**TO-DO LIST:**
1. According to the history of St. Peter Claver parish, on what date did the Josephite Fathers purchase the church property?
2. Write a continuation of the St. Peter Claver parish history, beginning immediately after its final sentence.
#### EXCERPT
“A CENTURY OF FAITH, HOPE, &; LOVE”
-Dr. Ansel Augustine
The history of St. Peter Claver is a long and notable one. Its story is
one of dedication and sacrifice by a people whose faith has been
nurtured and flourished in the face of adversity.
St. Peter Claver emerged and blossomed from what was for nearly
seventy years a parish known as St. Ann’s. The stately church building,
that still stands today, was built in 1852, at an important time of
development in New Orleans history. St. Peter Claver played an
important part in the growth of the Treme area as the city spread.
The church property, which included a school, rectory and the Church
building, was purchased by the Josephite Fathers on April 7, 1920 to
serve the African-American population in the area. The new church was
dedicated to St. Peter Claver, the saint who spent a lifetime working for
the good of the African-American. The first mass at St. Peter Claver
Church took place on Sunday, October 24, 1920 at 10am led by
This was an especially significant event at a time when intellectual and
spiritual progress of African-Americans was largely denied. The
enthusiasm and loyalty of the early parishioners is perhaps best
exemplified by the commitment of their service to St. Peter Claver.
########
#### SOURCE EXCERPT
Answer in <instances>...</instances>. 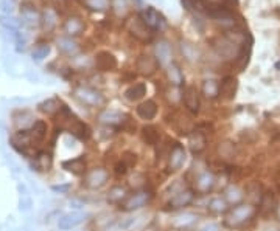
########
**SOLVED TASKS:**
1. April 7, 1920

2.
The parish grew and flourished and in a 1921 census report it was noted
that the Church boasted a membership of 5,573 parishioners, an
indication of the potential and strength of the parish. The parishioners,
though often in need themselves, were a generous and hardworking
community. Within two years, St. Peter Claver School opened,
dedicated to providing a quality education to the African-American boys
and girls of the parish.
In 1944, St. Peter Claver Parish eventually opened its new recreation
hall and the three story school that still stands today. Over the years, St.
Peter Claver School has educated many of the leaders of the city, region
and nation. The parish school has a proud history of producing
numerous national merit scholars, professionals and community leaders
and continues in that history today.
The parish and school continued to grow and thrive over the next several
decades. The Claver Federal Credit Union was founded in 1954 and thir
first St. Peter Claver School Mardi Gras Parade took place in 1955 and
became a yearly tradition for the neighborhood. In 1970, the St. Peter
Claver family celebrated its golden anniversary. The sentiment of this
significant celebration was one of pride and accomplishment and that
this parish had afforded the people of the community opportunities
undreamed of before the establishment of the Church.
St. Peter Claver embarked upon the second half of its century of
existence with enthusiasm and hope. During the tumultuous decade of
the 1970’s and early half of the 1980’s the parish began to see some of
the impact of economic hard times and began to also see many of the
youth that had been educated by the parish school move to other
neighborhoods and cities. This change left the parish with few
parishioners and struggling financially.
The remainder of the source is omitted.